- Location of Autonomous Turkish Cypriot Administration
- Status: De facto autonomous region of the Republic of Cyprus
- Capital: North Nicosia

Government
- • President: Rauf Denktaş
- • Decision to establish the administration: 1 October 1974
- • Decision to establish the Turkish Federated State of Cyprus: 13 February 1975
- Currency: Cypriot pound (first 2-3 months) Turkish lira
| Preceded by | Succeeded by |
| / Provisional Turkish Cypriot Administration | Turkish Federated State of Cyprus / |

= Autonomous Turkish Cypriot Administration =

Body created after the 1974 Turkish invasion

The Autonomous Turkish Cypriot Administration was the name of a de facto administration established by the Turkish Cypriots in present-day Northern Cyprus immediately after the Turkish invasion of Cyprus in 1974.

== Politics ==

The first "executive committee" of the administration assumed office on 26 August 1974, but the administration was officially established on 1 October 1974. The decision to establish it was "necessitated by the political reflection of the massive social change in the island". The executive committee was replaced by the first Turkish Cypriot cabinet on 8 October 1974. The administration kept Northern Cyprus under a state of emergency until 20 December 1974.

The administration was nominally autonomous under the Republic of Cyprus, with the republic's constitution being in place. The president, Rauf Denktaş, was called "Vice President and President of the Autonomous Turkish Cypriot Administration", with reference to the vice-presidential position reserved for Turkish Cypriots in the republic. The members of the parliament also kept their previous positions, representing districts like Paphos, which were now in the south.

Within three months of its establishment, the administration created four new ministries to meet demands, these were the Ministry of Energy, Ministry of Planning and Coordination, Ministry of Refugees and Rehabilitation and Ministry of Tourism.

According to Andrew Borowiec, the immediate functioning of the administration was hindered by the heavy military presence on its territory. On 30 August, when the administration had recently been unofficially established, there were reportedly 17 roadblocks between Famagusta and Nicosia.

== Economy ==
The minister of Labor and Social Works of the administration was İsmet Kotak. The administration reorganised the customs of the port of Famagusta and reopened it on 6 September 1974. Initially, the Cypriot pound was used as the currency, but the severed ties with the Cypriot central bank and resulting monetary difficulties prompted the administration to switch to the Turkish lira. The Ercan International Airport, then called the Tymbou Airport, was opened to chartered flights and some 75,000 tons of citrus fruits grown in the territory were exported. Efforts were made to reopen the closed tourism establishments, and nine hotels were reopened until November 1974. With help from the Turkish Airlines, the Cyprus Turkish Airlines was established and started flights to Turkey by January 1975.
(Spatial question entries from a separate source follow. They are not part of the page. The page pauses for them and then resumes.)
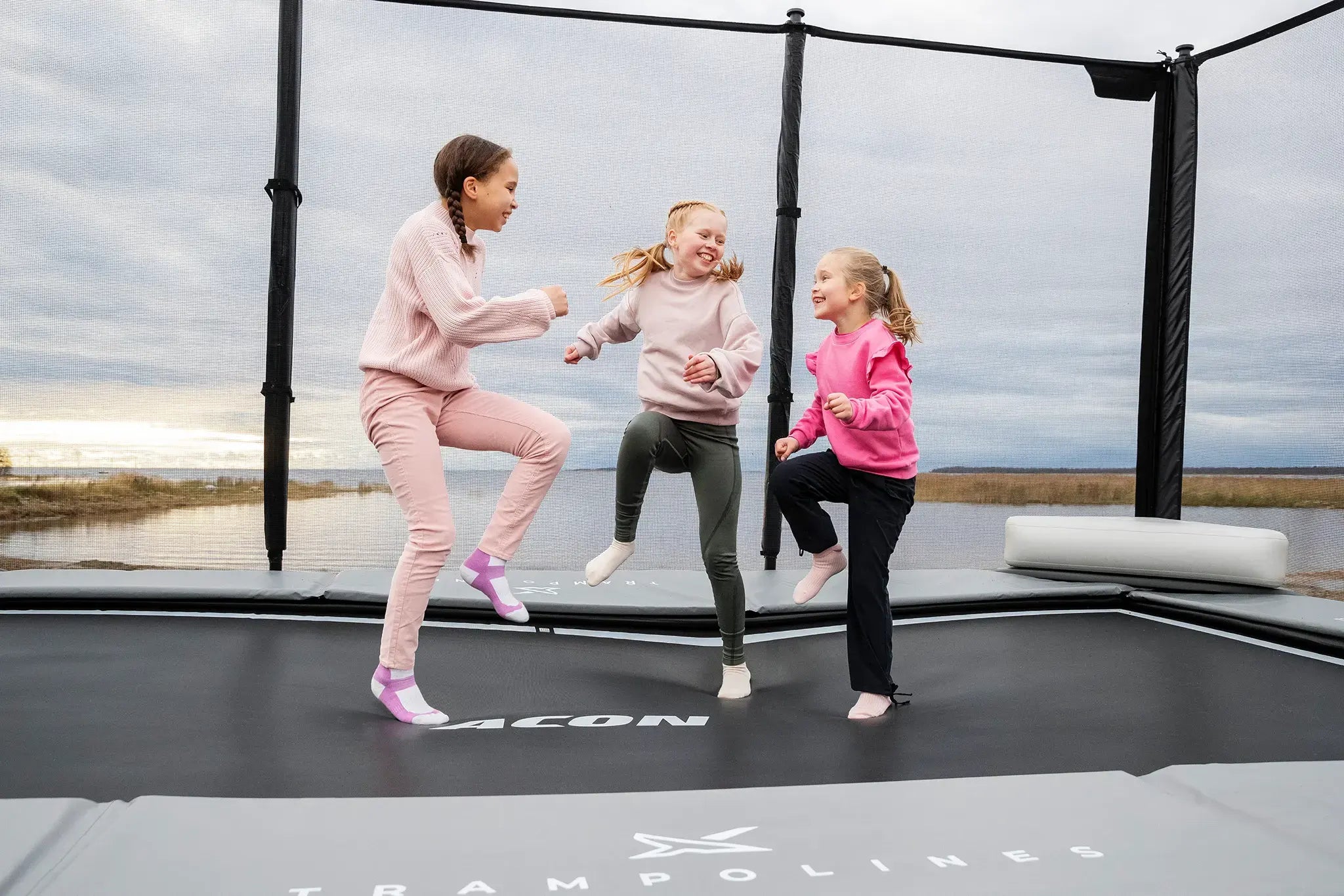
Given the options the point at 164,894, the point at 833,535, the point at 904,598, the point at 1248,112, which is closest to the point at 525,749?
the point at 164,894

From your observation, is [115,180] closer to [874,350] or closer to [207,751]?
[207,751]

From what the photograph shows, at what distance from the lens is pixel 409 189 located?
287 cm

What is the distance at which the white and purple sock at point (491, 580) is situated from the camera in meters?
1.73

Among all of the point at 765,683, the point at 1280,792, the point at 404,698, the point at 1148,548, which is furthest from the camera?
the point at 1148,548

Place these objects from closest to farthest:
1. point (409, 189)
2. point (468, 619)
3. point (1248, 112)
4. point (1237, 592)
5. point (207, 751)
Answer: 1. point (207, 751)
2. point (468, 619)
3. point (1237, 592)
4. point (409, 189)
5. point (1248, 112)

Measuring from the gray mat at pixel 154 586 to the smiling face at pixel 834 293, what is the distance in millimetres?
1516

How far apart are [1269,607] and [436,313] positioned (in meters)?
2.17

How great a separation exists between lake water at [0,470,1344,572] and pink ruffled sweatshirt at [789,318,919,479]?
36.9 inches

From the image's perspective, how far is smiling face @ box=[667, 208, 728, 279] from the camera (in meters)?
1.88

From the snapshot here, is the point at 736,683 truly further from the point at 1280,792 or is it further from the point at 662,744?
the point at 1280,792

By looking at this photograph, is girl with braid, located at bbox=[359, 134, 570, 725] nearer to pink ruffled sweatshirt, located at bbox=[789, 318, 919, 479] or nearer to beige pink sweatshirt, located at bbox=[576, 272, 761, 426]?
beige pink sweatshirt, located at bbox=[576, 272, 761, 426]

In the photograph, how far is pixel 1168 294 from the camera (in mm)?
3324

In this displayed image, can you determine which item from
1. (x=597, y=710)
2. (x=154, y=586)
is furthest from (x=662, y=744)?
(x=154, y=586)

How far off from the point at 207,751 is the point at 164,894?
58 centimetres
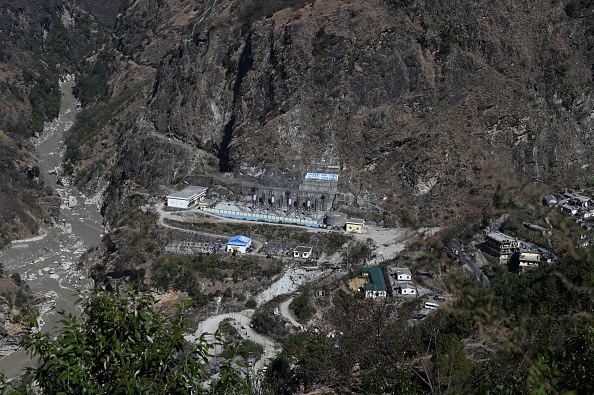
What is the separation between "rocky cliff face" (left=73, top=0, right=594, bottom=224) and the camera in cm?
3762

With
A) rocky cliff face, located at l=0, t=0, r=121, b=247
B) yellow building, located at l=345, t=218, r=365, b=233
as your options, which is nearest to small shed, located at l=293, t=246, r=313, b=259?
yellow building, located at l=345, t=218, r=365, b=233

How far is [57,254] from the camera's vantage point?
127 ft

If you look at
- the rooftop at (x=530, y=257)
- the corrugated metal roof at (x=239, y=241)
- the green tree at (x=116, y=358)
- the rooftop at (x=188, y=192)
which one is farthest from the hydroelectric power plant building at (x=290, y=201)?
the green tree at (x=116, y=358)

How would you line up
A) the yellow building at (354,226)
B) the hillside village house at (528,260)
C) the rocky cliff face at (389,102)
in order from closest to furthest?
the hillside village house at (528,260)
the yellow building at (354,226)
the rocky cliff face at (389,102)

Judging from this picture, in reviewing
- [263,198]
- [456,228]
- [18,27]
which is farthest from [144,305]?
[18,27]

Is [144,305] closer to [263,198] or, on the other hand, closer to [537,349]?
[537,349]

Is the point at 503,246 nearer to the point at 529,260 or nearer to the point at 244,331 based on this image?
the point at 529,260

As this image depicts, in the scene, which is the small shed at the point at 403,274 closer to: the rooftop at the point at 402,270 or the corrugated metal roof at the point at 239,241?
the rooftop at the point at 402,270

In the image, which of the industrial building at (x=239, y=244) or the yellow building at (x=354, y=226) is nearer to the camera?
the industrial building at (x=239, y=244)

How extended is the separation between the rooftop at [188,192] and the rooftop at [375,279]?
11331 mm

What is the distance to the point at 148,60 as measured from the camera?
204ft

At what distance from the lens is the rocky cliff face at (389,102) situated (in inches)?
1481

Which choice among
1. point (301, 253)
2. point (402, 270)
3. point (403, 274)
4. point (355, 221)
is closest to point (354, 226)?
point (355, 221)

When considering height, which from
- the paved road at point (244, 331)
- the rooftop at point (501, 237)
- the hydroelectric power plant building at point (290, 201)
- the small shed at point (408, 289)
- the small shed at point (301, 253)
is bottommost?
the paved road at point (244, 331)
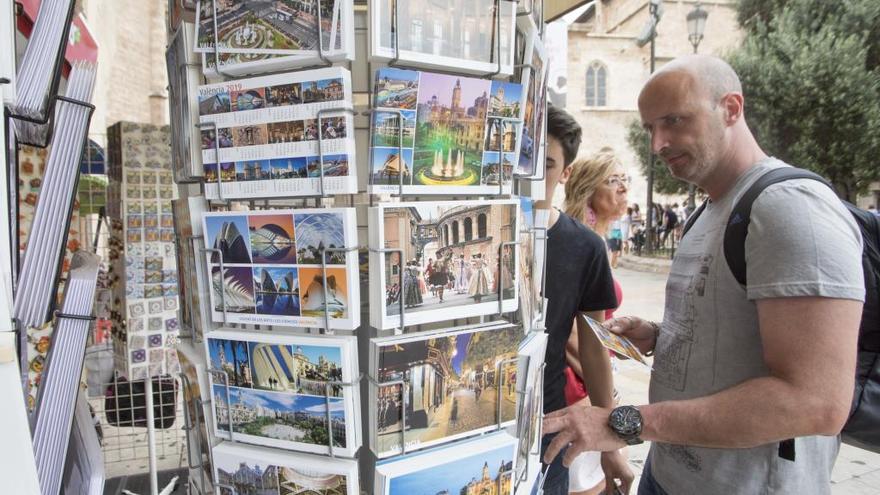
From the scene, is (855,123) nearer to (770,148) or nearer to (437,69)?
(770,148)

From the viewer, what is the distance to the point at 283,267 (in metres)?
0.89

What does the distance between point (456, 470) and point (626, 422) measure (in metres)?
0.48

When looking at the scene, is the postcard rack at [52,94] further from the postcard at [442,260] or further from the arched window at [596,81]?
the arched window at [596,81]

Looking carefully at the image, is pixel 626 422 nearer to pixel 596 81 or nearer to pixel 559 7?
pixel 559 7

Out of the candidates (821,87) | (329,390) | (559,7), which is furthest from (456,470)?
(821,87)

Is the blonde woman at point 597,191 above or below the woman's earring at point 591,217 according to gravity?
above

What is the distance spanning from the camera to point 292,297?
89 centimetres

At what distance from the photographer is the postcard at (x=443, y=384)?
2.88 ft

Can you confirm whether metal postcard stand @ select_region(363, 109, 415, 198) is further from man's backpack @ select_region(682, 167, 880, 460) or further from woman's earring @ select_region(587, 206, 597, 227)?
woman's earring @ select_region(587, 206, 597, 227)

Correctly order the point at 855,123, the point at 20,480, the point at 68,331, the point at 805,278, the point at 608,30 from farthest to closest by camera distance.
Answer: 1. the point at 608,30
2. the point at 855,123
3. the point at 805,278
4. the point at 68,331
5. the point at 20,480

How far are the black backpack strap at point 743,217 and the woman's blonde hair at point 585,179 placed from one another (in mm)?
1438

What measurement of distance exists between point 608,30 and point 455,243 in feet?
120

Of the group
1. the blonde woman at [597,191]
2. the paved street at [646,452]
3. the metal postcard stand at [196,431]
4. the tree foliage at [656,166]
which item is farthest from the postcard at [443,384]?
the tree foliage at [656,166]

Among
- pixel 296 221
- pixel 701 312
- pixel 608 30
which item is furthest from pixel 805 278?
pixel 608 30
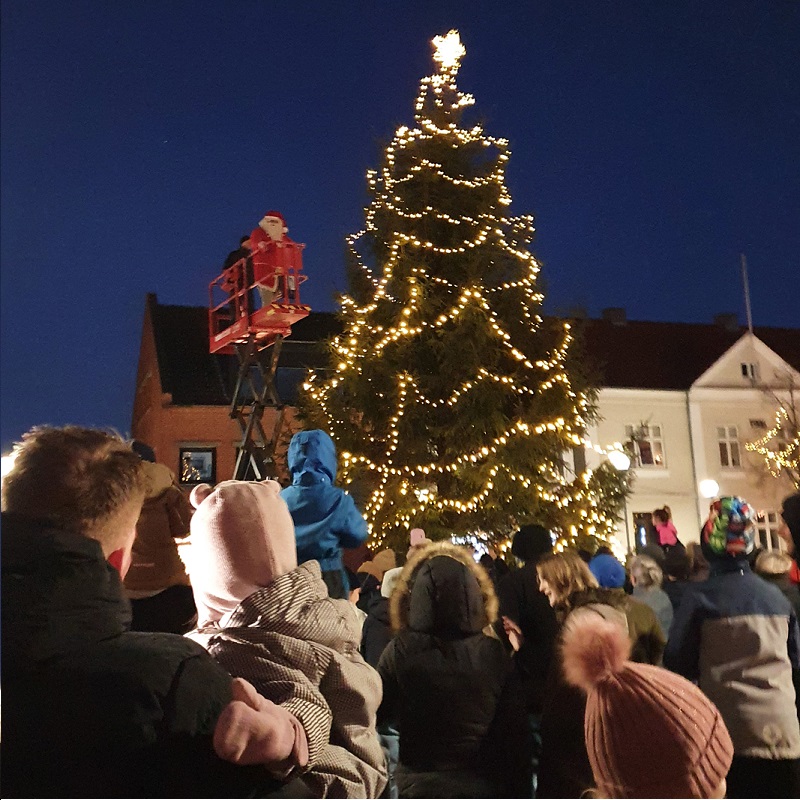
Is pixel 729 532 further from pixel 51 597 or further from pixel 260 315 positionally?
pixel 260 315

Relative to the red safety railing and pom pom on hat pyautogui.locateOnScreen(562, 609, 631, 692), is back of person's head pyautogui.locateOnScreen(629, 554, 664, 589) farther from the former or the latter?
the red safety railing

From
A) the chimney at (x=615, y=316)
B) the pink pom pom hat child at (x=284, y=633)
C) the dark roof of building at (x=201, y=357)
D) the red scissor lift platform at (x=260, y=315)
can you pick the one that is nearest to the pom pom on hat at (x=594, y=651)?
the pink pom pom hat child at (x=284, y=633)

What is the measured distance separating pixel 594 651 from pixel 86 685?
3.75ft

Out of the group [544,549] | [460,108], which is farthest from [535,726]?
[460,108]

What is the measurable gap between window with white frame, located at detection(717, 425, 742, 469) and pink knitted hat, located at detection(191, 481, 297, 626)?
24364 millimetres

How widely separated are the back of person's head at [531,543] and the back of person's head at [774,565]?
1.27 meters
The administration received great economic and administrative help from Turkey, which ran development programs headed by the ambassador, Ziya Müezzinoğlu, and trained Turkish Cypriot officers. Under these programs, Ziraat Bank of Turkey functioned as the central bank under the administration. The connections of Northern Cyprus were established through Turkey, including mail and telephone lines, and a new postal system was set in place, with the officers being trained by their Turkish counterparts. The farms and livestock left behind by Greek Cypriots were "integrated" into the economy. Two state farms were established, one in Famagusta and the other in Morphou. More than 100 factories in the territory were incorporated into a company with public shares.

== Society ==

The administration allowed Turkish military personnel who participated in the invasion to obtain Turkish Cypriot citizenship and settle in Northern Cyprus. The resettlement of displaced Turkish Cypriots from the south was overseen.

Andrew Borowiec wrote that Turkey announced plans to settle 5000 farm workers in the island to take up the abandoned rural possessions of Greek Cypriots. This led to Greek and Greek Cypriot accusations that Turkey was purposefully changing the demographic structure of Cyprus.